What's the difference between scale and gauge?

Scale refers to the proportion of the scaled down model with the real thing. For example, HO scale is 1.87 or 87 times smaller than the real thing. N scale 1:160 is 160 times smaller. Gauge is the distance between the railheads. Here is a chart on the most popular scales.
Z 1:220 1.4mm 6.5 mm 5 3/4 inch
N 1:160 1.9 mm 9.0 mm 7 1/2 inch
HO 1:87 3.5 mm 16.5 mm 15 inch
S 1:64 3/16 inch 7/8 inch 22 1/2 inch
O 1:48 1/4 inch 1 1/4 inch 23 inches
GN3 1:22.5 12.5 mm 1 3/4 (#1) 23 5/8 inches

Z 24 foot 0 inches
N 33 foot 0 inches
HO 60 foot 7 1/2 inches
S 82 foot 6 inches
O 120 foot 0 inches
GN3 234 foot 8 inches

An important area to consider is your scale's minimum radius. This will play a major roll in determining the size of your layout.

Here is a brief explanation of the minimum and maximum radii:
  N HO S O
Broad Curves 17 inch 30 inch 41 inch 58 inch
Conventional Curves 14 inch 24 inch 32 inch 46 inch
Sharp Curves 11 inch 18 inch 24 inch 35 inch

Broad curves:
Can run the full length passenger cars and all locomotives including steam locomotives. Appearance of running trains is more realistic.
Conventional curves: Full length passenger cars will not derail if curves are provided by easement curves, all freight equipment except 85' piggy back cars, and all transport cars will operate.

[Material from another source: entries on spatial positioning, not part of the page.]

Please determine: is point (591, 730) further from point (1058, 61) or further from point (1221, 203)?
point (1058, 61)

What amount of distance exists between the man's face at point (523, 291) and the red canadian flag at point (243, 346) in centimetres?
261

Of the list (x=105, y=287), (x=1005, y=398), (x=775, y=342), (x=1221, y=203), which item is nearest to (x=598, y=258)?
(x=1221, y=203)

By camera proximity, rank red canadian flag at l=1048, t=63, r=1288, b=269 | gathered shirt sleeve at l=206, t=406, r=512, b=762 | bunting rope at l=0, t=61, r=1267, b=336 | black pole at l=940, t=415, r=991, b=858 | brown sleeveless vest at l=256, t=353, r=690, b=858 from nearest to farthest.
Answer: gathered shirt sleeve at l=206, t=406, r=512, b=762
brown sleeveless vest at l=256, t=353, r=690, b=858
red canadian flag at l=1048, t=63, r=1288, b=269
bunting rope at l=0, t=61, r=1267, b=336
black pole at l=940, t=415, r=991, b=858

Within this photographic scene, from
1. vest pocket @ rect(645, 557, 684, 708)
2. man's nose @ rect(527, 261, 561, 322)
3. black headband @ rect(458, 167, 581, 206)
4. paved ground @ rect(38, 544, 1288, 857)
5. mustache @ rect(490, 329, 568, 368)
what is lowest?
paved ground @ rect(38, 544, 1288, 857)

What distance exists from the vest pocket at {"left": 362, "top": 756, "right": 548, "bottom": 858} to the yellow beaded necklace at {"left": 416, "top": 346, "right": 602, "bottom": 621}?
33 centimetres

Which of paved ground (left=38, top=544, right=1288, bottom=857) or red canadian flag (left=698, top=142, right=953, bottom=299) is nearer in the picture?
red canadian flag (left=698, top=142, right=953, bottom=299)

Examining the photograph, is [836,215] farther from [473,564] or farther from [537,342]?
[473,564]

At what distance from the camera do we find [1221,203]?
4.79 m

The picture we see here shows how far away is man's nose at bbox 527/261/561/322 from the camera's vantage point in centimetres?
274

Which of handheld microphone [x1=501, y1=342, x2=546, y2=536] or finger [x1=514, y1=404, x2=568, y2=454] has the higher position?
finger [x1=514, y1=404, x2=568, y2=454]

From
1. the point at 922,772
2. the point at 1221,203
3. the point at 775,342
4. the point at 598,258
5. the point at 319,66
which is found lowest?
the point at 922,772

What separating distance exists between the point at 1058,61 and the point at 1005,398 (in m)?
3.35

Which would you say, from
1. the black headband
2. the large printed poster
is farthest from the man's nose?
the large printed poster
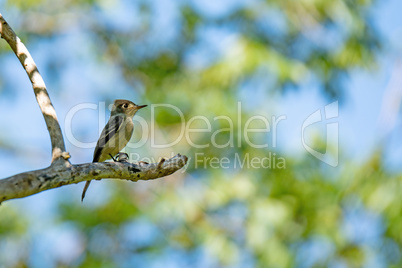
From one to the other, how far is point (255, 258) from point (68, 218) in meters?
2.86

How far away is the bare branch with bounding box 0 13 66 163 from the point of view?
3016mm

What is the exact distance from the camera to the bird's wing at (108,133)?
577 cm

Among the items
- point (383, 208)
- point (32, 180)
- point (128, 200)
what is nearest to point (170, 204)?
point (128, 200)

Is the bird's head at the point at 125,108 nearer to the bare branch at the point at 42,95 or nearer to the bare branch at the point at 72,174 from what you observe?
the bare branch at the point at 72,174

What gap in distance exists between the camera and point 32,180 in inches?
104

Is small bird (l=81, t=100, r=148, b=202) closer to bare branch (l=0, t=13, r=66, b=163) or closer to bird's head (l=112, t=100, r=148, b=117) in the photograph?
bird's head (l=112, t=100, r=148, b=117)

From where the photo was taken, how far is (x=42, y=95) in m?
3.17

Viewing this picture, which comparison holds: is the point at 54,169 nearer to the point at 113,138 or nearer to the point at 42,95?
the point at 42,95

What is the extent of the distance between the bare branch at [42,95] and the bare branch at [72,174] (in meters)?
0.12

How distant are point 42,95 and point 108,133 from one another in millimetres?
2683

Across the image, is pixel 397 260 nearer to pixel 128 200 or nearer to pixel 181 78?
pixel 128 200

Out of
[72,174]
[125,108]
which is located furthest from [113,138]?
[72,174]

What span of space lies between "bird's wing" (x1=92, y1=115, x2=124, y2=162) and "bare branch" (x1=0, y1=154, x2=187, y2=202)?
222cm

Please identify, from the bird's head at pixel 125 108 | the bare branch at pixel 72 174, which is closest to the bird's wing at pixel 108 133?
the bird's head at pixel 125 108
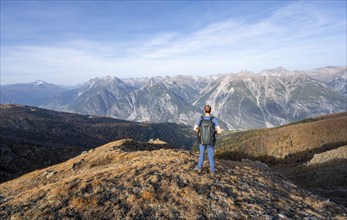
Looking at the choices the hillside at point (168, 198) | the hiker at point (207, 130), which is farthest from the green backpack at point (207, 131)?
the hillside at point (168, 198)

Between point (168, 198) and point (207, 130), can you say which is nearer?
point (168, 198)

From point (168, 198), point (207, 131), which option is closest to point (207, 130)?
point (207, 131)

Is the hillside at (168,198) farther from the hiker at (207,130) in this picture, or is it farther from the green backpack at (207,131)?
the green backpack at (207,131)

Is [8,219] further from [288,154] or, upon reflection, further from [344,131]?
[344,131]

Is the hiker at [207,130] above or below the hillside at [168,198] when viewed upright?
above

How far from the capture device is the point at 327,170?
5709cm

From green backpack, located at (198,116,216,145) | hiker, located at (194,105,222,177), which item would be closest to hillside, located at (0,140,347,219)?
hiker, located at (194,105,222,177)

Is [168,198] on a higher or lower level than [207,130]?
lower

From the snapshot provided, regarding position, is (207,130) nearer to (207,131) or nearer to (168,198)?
(207,131)

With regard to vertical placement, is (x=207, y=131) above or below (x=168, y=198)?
above

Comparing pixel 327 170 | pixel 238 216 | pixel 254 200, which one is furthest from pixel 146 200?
pixel 327 170

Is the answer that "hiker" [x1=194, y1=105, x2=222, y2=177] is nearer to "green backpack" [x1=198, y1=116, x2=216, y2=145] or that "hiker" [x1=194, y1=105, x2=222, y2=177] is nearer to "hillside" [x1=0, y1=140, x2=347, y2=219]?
"green backpack" [x1=198, y1=116, x2=216, y2=145]

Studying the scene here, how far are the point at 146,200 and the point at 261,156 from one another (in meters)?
167

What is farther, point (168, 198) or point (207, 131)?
point (207, 131)
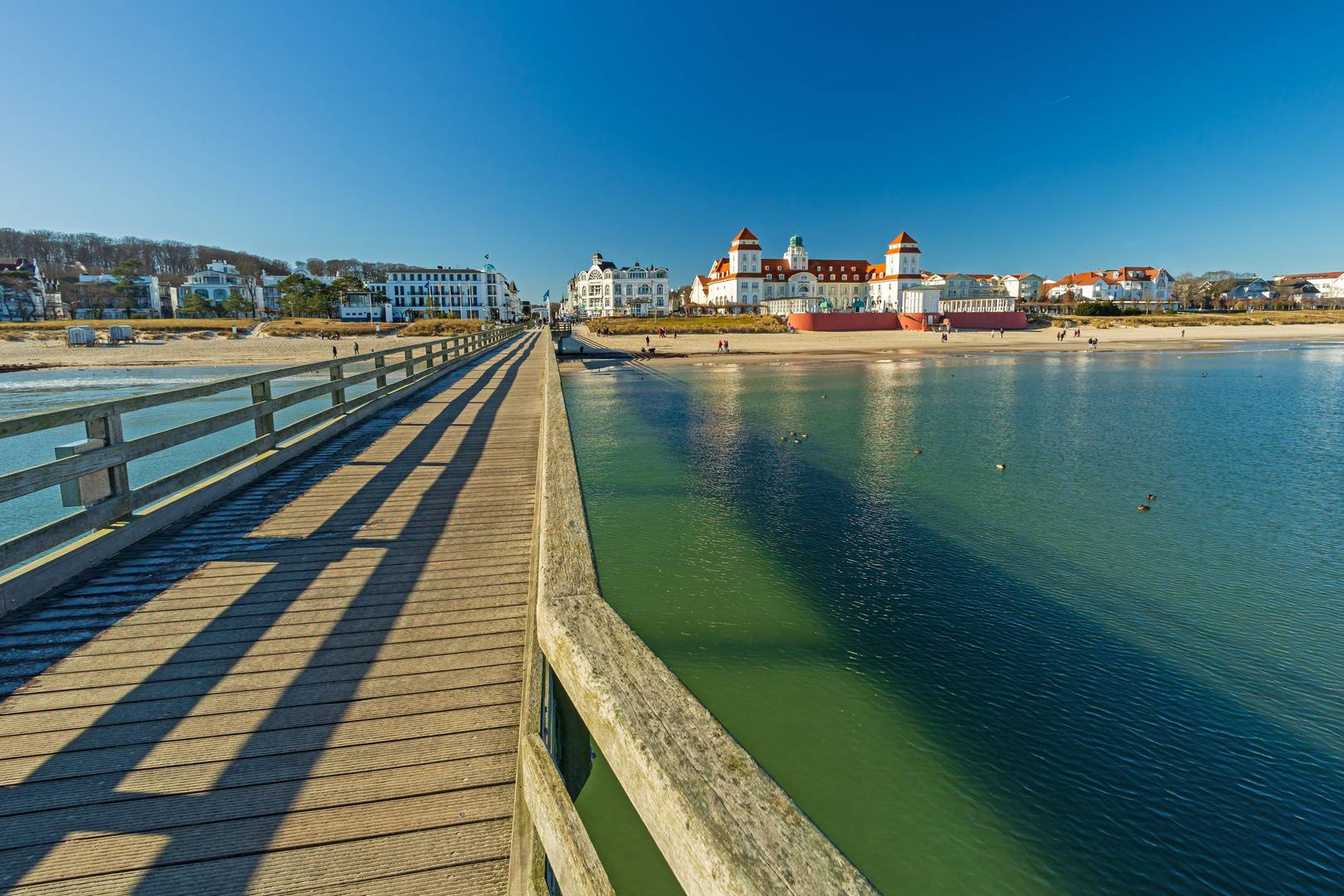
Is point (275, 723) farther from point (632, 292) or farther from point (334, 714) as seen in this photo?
point (632, 292)

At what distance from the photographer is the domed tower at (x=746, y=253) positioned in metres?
128

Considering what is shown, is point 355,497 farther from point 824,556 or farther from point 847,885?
point 847,885

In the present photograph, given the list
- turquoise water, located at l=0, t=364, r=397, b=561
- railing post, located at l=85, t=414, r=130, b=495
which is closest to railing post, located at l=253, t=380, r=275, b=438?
turquoise water, located at l=0, t=364, r=397, b=561

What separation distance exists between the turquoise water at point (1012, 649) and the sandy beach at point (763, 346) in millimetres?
34697

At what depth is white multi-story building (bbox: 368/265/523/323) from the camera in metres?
121

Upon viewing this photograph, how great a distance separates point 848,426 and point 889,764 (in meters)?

Sharp curves: Cars up to 60' long, switch engines, 4 wheel base and small steam engines.

O and S Scales

These two scales got their start in the 1920's and 1930's. They were mass produced more as toy trains than scale models. Manufactures began making tracks in various widths. For marketing purposes they were numbered No. 1, No. 2, or No. 3.

In 1910, the Ives Company came out with a track narrower than size No.1 and the company called it 0 (zero gauge). The size was a success when Lionel and American Flyer offered their train sets in that size.

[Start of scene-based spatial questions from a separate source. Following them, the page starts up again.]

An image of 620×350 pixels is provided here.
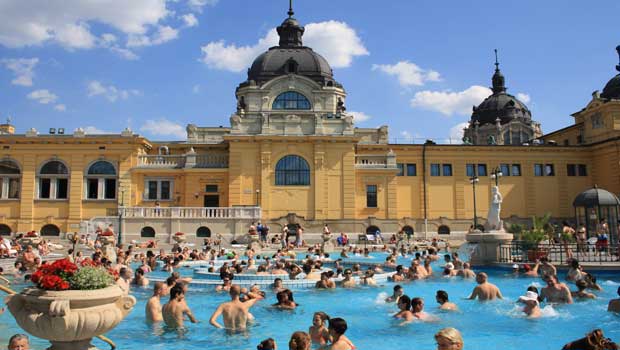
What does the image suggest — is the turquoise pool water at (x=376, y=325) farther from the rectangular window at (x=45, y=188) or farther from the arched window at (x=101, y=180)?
the rectangular window at (x=45, y=188)

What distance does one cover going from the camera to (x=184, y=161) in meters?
40.8

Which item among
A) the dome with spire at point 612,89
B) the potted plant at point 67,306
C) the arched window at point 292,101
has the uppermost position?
the dome with spire at point 612,89

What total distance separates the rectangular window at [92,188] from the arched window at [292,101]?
1613cm

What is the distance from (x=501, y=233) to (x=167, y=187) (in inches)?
1104

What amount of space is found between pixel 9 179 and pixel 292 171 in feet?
73.6

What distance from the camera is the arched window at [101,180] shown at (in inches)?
1550

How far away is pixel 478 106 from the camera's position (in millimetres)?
75438

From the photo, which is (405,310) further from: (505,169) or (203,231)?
(505,169)

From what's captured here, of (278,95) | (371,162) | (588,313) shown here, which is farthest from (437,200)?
(588,313)

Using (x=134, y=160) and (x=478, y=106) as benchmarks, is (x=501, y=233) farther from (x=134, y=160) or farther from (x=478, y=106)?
(x=478, y=106)

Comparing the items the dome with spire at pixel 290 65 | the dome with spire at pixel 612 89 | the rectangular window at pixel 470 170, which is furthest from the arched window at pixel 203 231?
the dome with spire at pixel 612 89

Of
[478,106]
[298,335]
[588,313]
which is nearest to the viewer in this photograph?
[298,335]

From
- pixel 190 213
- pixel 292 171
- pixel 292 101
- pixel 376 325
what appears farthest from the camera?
pixel 292 101

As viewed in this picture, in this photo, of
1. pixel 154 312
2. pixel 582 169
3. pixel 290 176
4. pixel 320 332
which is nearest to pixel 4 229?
pixel 290 176
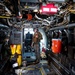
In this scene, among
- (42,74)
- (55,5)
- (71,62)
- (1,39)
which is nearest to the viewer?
(71,62)

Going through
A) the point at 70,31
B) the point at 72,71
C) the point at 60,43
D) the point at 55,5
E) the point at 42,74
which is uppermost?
the point at 55,5

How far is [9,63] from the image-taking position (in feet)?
31.7

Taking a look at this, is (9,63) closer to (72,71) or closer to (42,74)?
(42,74)

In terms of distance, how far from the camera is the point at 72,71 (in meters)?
5.95

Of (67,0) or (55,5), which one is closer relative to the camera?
(67,0)

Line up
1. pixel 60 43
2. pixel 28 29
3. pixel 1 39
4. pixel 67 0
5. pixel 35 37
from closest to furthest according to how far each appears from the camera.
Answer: pixel 67 0 < pixel 60 43 < pixel 1 39 < pixel 35 37 < pixel 28 29

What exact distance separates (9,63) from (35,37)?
3039 millimetres

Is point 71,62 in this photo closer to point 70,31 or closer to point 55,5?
point 70,31

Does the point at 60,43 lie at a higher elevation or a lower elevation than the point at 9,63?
higher

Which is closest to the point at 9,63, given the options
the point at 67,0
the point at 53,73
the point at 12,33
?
the point at 12,33

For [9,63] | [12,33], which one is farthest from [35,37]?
[9,63]

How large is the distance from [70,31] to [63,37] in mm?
953

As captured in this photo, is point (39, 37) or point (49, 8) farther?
point (39, 37)

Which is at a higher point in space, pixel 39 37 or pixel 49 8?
pixel 49 8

Soon it went from being called Zero to O gauge. The tracks were tin plated, hence their name given to Lionel and American Flyer as the tin plates.

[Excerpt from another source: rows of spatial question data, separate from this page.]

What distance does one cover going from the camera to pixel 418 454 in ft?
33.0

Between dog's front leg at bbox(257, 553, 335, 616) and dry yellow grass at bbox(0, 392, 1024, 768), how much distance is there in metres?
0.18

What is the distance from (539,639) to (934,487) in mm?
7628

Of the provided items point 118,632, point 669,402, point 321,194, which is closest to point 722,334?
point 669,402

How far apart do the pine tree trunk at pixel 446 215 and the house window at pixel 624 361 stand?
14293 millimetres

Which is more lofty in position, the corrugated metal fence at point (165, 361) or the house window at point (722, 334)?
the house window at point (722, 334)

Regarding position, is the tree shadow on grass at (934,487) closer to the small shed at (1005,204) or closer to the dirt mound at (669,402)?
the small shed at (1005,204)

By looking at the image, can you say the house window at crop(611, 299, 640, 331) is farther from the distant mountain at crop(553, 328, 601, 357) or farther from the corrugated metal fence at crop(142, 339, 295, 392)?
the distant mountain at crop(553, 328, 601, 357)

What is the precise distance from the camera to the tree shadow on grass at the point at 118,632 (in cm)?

Lionel had O and a smaller gauge called O27. This referred to the 27" diameter of the circle it made. The engines and cars were shorter to negotiate the tight curves. American Flyer went to true scale trains, the S scale (1:64). These were truer to real trains and ran on two rails.

Lionel's Ives were running on three rails because three rails were easier to wire than two rails due to the fact that the 3rd (middle) rail was always positive so it did not produce a short circuit on switches and return loops. There is also a scale O gauge available that runs on two rails.

HO Scale (1:87)
     This is by far the most popular scale. Today 75% of the hobby is in HO scale and because of that manufacturers tend to produce more products in this scale.

N Scale (1:160)
     This scale is now #2 in the hobby at 16%. It's a smaller size and excellent for apartment dwellers or those with a small space.

Z Scale (1:220)
     It was introduced in 1972 and is even smaller than N. It does not need much space. You could build a layout in an attache case or an enclosed coffee table. The major manufacturer is Marklin. The majority of the equipment is European flavor. However, Micro Trains offers an F7 locomotive and American style freight cars.

G Scale (1:22.5)
     We owe this scale to the German manufacturer Lehmann. Their popular brand of LGB trains are actually GN3 models running on No. 1 gauge track. They represent narrow gauge track. The letter G stands for garden. The G scale Aristo Craft Trains run on No. 1 gauge. They are proportioned at 1:29 and represent American prototypes. These rugged trains definitely are at home in the great outdoors.

Here is a brief explanation of the sizes.

Narrow gauge verses standard gauge:

The first transcontinental railroad in the US was built with the rails spaced 4' 8 ½" apart. This became the standard gauge for railroads. Before that, gauges ranged from 2 to 7 feet. Three feet was also a popular size used in the Colorado Rockies and Appalachians. It was cheaper to build and could negotiate tighter turns, which was useful in the mountains.

Gauge 1 Narrow Gauge:
The real narrow gauge equipment was about 3/4 the size of standard gauge. Hold on to that concept otherwise things can get a bit confusing from here.

You have two separate groups of models available that will run on gauge 1. Models that are replicas of real narrow gauge, (made by LGB, Bachman, Hartland and Aristo Craft). The other group are models based on standard gauge real railroads and equipment (from Aristo Craft, LGB, USA Trains, Lionel and MDC). Most of these brands make both narrow and standard gauge.